I don't for a moment believe that Lee is advocating anything like a fascist society or a society in which differences no longer exist. I do think that the search for transcendent or universal qualities in art runs into an ultimate dead end, a "poetics of boredom" as you so wonderfull put it, if taken too far.

It makes me think of a short poem by Michael S. Harper, which I first read in his book Dear John, Dear Coltrane published many years ago. The poem, which bears a dedication to Miles Davis:

Alone

A friend told me
he'd risen above jazz.
I leave him there.

***

Thanks for posting this.

4:46 PM  
Blogger pam said...

as if AIDS isn't all about "love and death"?

5:38 PM  
Blogger Bryan Thao Worra said...

Trying to transcend to the universal experiences.

Always a classic issue. We always press towards seeing our unity with all things, but then the thing is, at what point does the trivial aspect stop being trivial?

What's to say our humanity, under this line of thought, isn't trivial. We're all living beings. Chicken, fish, human, amoeba. Why see a difference and say it matters?

The chicken, too, must die.

Maybe we've been going at all wrong, and the universe is very interested in how particular a thing can become, how far it can stop being part of the universal, the same as everyone else, and in fact become something unique that can still speak to others.

Maybe, just maybe, like a baker making gingerbread men, what's interesting is when something becomes different from all of the others. And that THAT'S what is important.

Ever since running into LYL's ideas about the universal and the particular, I look at the works of the great master poets, and I just wind up seeing texts that bristle and resonate with the particular, as well as his universal.

Examining the work of Tu Fu and Li Po, there are plenty of instances when their work is engaging the world. Dante's Inferno is VERY particular. Around the world, these pieces are infused with the particular, and still resonate with power and strength.

Sure, from century to century, some people may consider those the boring bits, but that's their problem.

When Tu Fu writes of the Hsien-yang Bridge and the army carts and the shores of the Kokonor, I see an immortal poet who's quite engaged.

There are plenty who've come before me who write of their time as if what's happening then is important, even as we all seek out that which is truly non-trivial in our existence.

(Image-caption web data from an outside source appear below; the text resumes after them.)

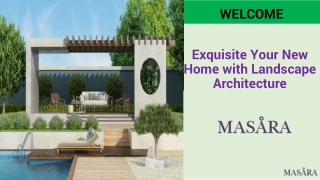 Exquisite Your New Home with Landscape Architecture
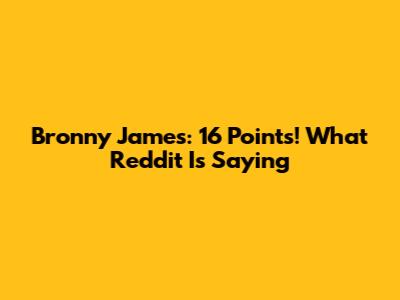 Bronny James: 16 Points! What Reddit Is Saying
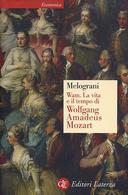 Wam • La Vita e il Tempo di Wolfgang Amadeus Mozart, Melograni Piero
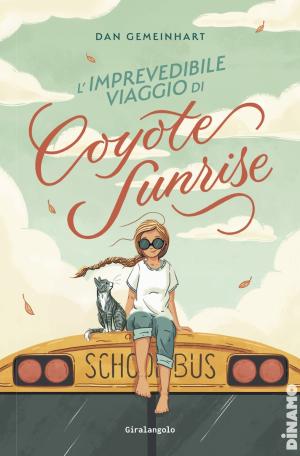 L'IMPREVEDIBILE VIAGGIO DI COYOTE SUNRISE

If we were to write a poem about saying we're Third Rock From the Sun fans, that might be something different, but writing about our experiences in Asian America isn't something to be casually dismissed as somehow 'less.'

We can't all write the Bhagavad Ghita, which, to hear LYL go on about it seems some higher ideal to aspire to, but come on, the Mahabarata itself is a tale of court life.

A court life that includes interaction with the gods and creatures of mythology, granted, but it reads to me as a document interested in the particular as well as the univeral.

The Song of Solomon is a book about erotic love and a dialogue between a bridegroom and a bride, grounded in both the cosmic and the finite.

The greater issues become greater because they have to touch the particular at some point, or else they become simply alien or more likely, bad poetry.